One more aspect of this that I think has not been lost on some of the satellite church leaders but may have been lost on some of the smaller church leaders is that it may be time to think about changing up the traditional order of service. Many of the larger satellite churches will have start with one or two songs, go into the sermon time, and then have an extended worship set that will allow the church community to respond to what they have just heard. This way, the service climaxes with an extended time or our response to God’s Word rather than an invitation that is tacked on to the end of a service and it gives the church community a chance to identify people who need special ministry time and offer it to them. As a preacher, I do not like to give a sermon unless I give the people that are listening a chance to respond. Perhaps it is because of the tradition that I grew up in where you would give an invitation to just about anything; I’m not really sure, but I feel uncomfortable in simply preaching and leaving and sometimes even the one song that we sing for the “invitation” or “ministry time” just doesn’t feel like enough time for a person to really engage what they have just heard.

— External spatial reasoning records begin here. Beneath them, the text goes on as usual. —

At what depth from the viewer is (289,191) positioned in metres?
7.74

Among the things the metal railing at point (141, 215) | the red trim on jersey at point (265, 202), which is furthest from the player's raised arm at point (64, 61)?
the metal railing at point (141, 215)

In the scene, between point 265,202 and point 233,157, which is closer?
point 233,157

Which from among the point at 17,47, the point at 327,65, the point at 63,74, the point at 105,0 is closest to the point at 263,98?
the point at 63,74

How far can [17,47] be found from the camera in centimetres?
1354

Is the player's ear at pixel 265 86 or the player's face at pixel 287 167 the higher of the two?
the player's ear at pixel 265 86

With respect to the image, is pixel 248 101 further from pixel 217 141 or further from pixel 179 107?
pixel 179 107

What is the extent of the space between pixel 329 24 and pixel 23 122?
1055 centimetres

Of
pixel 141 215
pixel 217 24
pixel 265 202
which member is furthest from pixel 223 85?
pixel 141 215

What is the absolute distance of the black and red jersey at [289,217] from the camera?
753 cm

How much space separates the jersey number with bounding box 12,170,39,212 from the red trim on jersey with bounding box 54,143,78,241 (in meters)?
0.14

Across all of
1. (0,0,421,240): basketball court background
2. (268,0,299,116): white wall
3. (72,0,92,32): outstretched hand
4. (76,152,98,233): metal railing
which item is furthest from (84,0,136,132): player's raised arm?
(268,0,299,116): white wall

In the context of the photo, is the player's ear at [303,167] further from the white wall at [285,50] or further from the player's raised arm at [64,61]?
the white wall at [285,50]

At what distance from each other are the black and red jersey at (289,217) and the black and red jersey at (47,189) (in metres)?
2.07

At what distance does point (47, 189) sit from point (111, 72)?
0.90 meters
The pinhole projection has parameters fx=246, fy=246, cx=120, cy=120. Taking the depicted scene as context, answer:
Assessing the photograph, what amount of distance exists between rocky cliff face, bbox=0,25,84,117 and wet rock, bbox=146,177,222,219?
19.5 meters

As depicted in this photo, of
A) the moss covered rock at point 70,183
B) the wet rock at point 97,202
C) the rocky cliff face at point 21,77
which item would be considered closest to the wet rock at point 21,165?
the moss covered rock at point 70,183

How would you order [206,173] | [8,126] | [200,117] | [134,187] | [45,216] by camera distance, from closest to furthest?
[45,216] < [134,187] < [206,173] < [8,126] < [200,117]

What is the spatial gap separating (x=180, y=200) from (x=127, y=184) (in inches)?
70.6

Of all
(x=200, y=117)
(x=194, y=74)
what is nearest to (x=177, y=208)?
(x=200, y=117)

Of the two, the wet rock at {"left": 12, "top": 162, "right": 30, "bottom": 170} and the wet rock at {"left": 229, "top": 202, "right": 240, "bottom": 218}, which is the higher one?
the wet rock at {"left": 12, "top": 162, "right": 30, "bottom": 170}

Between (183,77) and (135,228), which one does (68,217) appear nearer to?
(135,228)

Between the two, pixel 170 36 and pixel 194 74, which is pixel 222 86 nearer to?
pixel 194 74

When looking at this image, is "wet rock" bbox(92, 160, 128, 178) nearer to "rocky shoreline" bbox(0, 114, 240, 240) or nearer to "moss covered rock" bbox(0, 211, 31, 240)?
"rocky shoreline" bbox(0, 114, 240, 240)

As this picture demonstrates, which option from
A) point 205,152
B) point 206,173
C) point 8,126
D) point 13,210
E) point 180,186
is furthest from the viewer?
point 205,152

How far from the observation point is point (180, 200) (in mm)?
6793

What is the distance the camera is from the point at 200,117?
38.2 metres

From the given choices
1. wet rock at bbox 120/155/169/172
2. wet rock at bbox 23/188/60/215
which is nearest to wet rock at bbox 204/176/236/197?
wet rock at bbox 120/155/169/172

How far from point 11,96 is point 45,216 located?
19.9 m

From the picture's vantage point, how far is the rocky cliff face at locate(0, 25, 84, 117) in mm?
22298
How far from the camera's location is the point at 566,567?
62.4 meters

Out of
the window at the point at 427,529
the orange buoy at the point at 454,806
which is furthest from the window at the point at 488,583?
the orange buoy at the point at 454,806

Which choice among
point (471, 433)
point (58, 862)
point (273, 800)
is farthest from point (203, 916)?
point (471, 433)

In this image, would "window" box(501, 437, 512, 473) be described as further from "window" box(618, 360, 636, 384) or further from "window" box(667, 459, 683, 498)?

Okay, I have to confess-I didn’t get all of that from an “aha!” moment in the shower; it is something that I have been thinking about for awhile. What struck me different this time was the aspect of church attendance that I missed, that particular aspect of community. Again, I’m just a guy with limited ministry experience, so perhaps I am being too idealistic or something. Feel free to comment and tell me so. Am I on to something or did I completely miss the boat?